━━ Supplied passage

Whole Body Interface Toolbox (WBI-Toolbox) - A Simulink Wrapper for Whole Body Control

This document contains basic instructions on how to install this toolbox, tips and tricks to do so and a walkthrough to get you started using it. Simulink blocks consist of S-functions (http://goo.gl/1GuHVd) which allow C/C++ user specific code compiled as Matlab Executable (MEX) files, thus extending the capabilities of the Simulink environment. In other words, MEX files have been created linking YARP, iCub, iDynTree (a more efficient and generic YARP-based robot dynamics library than its predecessor iDyn - http://goo.gl/BnGzKr) and CoDyCo, wrapping the Whole Body Interface described in http://goo.gl/dBWO3k. The following video shows CoDyCo's 1st year results on iCub in which the top level controller has been implemented with the WBI-Toolbox and runs at a 10ms rate!

━━━━

- Things to do -
1. In the WBI-Toolbox overview, what is the C/C++ user code in the S-functions compiled as?
2. Duplicate the passage of the WBI-Toolbox overview that begins at the words "This document contains" and ends after "a 10ms rate!".
3. Write the next part of the WBI-Toolbox overview, carrying on after its final sentence.

━━ Supplied data

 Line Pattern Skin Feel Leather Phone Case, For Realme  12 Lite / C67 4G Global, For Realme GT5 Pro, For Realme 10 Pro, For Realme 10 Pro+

━━━━

- Response list -
1. It is compiled as Matlab Executable (MEX) files.

2.
This document contains basic instructions on how to install this toolbox, tips and tricks to do so and a walkthrough to get you started using it. Simulink blocks consist of S-functions (http://goo.gl/1GuHVd) which allow C/C++ user specific code compiled as Matlab Executable (MEX) files, thus extending the capabilities of the Simulink environment. In other words, MEX files have been created linking YARP, iCub, iDynTree (a more efficient and generic YARP-based robot dynamics library than its predecessor iDyn - http://goo.gl/BnGzKr) and CoDyCo, wrapping the Whole Body Interface described in http://goo.gl/dBWO3k. The following video shows CoDyCo's 1st year results on iCub in which the top level controller has been implemented with the WBI-Toolbox and runs at a 10ms rate!

3.
Main Goal

The library should allow non-programming experts or those researchers just getting acquainted with Whole Body Control to more easily deploy controllers either on simulation or a real YARP-based robotic platform, as well as to analyze their performance and take advantage of the innumerable MATLAB and Simulink toolboxes. We like to call it "rapid controller prototyping" after which a proper YARP module should be made for hard real time performance and final deployment.

Requirements

• Matlab V. 7.1+ and Simulink (Tested with Matlab R2014a, R2013a, R2012a/b, R2011a)
• Simulink Toolboxes: Simulink Coder.
• YARP (https://github.com/robotology/yarp) -IMPORTANT- Please compile as shared library. Currently a default yarp configuration option.
• CoDyCo (https://github.com/robotology-playground/codyco-superbuild)
• iCub (https://github.com/robotology/icub-main)
• Gazebo Simulator (http://gazebosim.org/)
• gazebo_yarp_plugins (https://github.com/robotology/gazebo_yarp_plugins).

Operating Systems supported: Linux, MAC OS X, Windows.

Note: The following instructions are for Linux distributions, but it works similarly on the other operating systems.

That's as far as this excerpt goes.